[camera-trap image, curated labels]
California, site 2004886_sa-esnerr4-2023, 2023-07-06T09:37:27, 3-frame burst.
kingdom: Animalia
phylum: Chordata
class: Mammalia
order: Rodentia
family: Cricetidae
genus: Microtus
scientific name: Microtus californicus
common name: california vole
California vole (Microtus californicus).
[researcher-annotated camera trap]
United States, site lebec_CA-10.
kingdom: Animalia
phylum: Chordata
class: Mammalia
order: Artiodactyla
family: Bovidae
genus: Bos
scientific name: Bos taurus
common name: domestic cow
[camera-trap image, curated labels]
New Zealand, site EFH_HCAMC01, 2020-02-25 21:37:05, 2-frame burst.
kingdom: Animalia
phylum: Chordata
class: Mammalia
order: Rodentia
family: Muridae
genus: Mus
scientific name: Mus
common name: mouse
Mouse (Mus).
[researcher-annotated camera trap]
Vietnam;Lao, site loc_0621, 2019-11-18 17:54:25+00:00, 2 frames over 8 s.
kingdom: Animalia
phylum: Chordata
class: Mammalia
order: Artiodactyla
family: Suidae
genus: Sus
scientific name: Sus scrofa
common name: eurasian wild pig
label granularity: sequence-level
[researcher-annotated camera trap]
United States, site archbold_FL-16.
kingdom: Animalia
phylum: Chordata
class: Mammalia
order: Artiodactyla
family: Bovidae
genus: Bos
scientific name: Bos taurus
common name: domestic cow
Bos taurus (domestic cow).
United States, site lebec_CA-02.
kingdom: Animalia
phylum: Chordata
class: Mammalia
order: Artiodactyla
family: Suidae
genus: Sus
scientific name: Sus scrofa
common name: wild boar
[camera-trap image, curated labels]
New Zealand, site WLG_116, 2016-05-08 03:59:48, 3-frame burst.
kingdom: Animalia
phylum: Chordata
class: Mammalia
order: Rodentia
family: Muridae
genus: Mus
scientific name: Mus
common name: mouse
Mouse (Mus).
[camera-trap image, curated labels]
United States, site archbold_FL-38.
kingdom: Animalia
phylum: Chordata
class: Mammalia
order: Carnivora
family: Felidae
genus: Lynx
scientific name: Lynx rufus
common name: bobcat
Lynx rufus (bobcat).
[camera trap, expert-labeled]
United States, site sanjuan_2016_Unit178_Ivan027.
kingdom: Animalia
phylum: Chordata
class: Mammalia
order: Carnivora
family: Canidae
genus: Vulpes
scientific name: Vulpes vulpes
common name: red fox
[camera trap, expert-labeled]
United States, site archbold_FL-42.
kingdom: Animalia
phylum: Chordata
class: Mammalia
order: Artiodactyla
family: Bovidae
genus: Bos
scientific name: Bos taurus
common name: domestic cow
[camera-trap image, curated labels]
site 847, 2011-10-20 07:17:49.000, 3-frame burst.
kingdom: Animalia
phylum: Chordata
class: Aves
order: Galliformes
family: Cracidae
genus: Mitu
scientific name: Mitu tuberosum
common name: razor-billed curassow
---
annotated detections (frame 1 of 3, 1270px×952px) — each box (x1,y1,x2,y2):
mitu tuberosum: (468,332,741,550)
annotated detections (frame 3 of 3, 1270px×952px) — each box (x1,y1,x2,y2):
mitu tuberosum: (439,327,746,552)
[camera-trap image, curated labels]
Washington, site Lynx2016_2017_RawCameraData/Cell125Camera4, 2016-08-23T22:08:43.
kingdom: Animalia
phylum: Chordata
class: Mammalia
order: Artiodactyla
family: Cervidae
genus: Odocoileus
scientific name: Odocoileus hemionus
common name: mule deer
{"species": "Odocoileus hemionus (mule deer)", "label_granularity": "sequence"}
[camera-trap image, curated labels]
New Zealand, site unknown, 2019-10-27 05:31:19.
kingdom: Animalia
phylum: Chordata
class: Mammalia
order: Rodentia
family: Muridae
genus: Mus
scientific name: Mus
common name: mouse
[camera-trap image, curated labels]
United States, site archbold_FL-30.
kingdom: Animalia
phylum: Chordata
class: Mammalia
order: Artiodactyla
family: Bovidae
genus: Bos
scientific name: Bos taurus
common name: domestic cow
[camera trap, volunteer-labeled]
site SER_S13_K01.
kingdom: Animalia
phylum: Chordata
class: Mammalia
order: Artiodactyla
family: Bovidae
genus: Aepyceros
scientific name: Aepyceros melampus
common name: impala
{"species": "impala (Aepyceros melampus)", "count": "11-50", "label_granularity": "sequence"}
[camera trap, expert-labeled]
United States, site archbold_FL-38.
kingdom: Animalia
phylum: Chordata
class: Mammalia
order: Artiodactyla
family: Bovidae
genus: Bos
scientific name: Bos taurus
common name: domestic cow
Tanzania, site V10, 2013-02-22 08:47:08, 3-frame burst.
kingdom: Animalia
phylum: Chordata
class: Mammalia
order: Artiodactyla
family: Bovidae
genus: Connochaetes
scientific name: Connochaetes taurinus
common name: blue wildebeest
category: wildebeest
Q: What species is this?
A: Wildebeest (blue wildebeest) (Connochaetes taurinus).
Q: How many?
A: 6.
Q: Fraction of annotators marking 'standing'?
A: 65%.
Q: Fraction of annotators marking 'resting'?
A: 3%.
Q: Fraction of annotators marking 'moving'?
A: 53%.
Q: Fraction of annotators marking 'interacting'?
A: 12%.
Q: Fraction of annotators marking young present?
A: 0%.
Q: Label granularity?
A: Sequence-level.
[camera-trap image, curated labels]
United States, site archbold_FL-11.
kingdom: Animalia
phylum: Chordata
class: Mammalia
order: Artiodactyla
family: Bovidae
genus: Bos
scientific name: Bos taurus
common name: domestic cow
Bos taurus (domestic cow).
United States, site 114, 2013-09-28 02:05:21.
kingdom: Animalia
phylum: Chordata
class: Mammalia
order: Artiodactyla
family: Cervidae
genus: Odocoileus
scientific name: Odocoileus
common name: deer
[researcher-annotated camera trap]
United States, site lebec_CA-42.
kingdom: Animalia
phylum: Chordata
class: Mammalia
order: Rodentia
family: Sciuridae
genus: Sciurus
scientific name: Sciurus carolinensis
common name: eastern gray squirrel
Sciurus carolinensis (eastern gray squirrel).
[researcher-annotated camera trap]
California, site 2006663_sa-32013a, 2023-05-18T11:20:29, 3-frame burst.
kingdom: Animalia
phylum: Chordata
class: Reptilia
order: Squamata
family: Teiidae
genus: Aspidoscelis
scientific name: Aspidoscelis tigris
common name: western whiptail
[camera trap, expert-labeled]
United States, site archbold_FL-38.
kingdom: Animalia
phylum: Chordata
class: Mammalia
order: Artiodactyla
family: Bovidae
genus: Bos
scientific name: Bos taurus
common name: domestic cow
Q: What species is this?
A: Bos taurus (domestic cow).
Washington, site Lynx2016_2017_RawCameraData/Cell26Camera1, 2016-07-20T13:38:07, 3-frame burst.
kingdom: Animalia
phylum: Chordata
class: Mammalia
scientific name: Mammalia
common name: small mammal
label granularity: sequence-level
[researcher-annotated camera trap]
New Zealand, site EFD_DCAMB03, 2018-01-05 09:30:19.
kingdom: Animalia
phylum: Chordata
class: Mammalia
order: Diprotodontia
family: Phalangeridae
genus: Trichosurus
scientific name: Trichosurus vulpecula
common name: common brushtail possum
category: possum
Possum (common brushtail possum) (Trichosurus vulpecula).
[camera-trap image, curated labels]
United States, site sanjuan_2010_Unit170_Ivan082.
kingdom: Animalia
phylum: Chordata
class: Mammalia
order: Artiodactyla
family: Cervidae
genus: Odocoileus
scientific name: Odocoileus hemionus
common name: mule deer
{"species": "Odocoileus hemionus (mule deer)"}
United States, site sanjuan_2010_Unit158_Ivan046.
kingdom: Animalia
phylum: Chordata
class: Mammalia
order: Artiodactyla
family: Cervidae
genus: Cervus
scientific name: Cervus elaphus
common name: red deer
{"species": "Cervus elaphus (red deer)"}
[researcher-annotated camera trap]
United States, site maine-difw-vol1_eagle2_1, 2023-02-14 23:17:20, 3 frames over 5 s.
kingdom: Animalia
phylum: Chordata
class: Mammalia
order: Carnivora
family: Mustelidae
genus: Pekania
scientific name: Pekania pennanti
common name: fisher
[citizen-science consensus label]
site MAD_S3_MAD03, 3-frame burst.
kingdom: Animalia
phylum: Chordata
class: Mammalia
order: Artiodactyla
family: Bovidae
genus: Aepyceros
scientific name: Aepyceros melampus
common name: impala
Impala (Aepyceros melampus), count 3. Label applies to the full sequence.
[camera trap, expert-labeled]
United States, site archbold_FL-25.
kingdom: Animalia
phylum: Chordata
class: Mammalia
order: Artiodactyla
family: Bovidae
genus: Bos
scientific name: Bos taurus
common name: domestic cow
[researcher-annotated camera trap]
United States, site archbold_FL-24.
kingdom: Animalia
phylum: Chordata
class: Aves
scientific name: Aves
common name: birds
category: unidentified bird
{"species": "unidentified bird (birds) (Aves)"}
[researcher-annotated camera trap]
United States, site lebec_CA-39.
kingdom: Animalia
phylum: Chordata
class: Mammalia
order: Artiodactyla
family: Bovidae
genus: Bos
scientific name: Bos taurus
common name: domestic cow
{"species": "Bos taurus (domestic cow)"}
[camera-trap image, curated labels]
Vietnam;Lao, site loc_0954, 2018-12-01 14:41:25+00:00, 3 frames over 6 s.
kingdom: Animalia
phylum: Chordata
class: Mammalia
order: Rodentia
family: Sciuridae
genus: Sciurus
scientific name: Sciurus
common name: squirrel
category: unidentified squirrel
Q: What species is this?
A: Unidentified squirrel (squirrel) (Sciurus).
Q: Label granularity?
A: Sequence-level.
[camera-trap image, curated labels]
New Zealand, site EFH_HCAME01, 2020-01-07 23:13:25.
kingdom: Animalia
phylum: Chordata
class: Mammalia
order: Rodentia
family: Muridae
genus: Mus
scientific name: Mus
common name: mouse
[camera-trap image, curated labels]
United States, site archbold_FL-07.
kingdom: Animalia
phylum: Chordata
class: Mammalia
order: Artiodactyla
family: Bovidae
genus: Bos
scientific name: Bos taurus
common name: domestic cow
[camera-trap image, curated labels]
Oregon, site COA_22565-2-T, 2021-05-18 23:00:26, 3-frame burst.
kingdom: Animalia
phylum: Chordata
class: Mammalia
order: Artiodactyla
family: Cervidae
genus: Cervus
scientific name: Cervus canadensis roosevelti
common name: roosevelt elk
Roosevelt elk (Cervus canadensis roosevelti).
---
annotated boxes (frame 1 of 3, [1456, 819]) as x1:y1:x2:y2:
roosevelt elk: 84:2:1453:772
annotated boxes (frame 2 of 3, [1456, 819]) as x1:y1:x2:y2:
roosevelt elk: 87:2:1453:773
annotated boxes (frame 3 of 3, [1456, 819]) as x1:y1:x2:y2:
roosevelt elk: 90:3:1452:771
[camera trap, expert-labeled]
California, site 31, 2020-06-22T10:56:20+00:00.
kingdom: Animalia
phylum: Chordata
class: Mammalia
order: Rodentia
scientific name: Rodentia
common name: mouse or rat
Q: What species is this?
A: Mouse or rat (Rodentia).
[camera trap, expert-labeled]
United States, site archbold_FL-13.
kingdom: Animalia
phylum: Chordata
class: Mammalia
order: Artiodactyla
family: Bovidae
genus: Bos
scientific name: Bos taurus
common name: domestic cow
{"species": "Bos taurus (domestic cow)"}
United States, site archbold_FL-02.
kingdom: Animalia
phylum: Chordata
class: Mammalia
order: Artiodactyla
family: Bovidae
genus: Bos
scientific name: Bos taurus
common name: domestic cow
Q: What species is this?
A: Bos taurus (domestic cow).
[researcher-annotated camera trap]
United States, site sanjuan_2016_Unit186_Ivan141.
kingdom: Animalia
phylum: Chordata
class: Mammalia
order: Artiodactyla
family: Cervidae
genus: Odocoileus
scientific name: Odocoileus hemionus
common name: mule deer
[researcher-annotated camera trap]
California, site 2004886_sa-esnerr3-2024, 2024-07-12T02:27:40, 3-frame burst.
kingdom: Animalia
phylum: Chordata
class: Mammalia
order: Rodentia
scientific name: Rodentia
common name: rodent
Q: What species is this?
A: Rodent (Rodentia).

Problem statement.
Lines containing the word "frames" are to be pulled from the records and copied.

Reply to the exercise.
Vietnam;Lao, site loc_0621, 2019-11-18 17:54:25+00:00, 2 frames over 8 s.
United States, site maine-difw-vol1_eagle2_1, 2023-02-14 23:17:20, 3 frames over 5 s.
Vietnam;Lao, site loc_0954, 2018-12-01 14:41:25+00:00, 3 frames over 6 s.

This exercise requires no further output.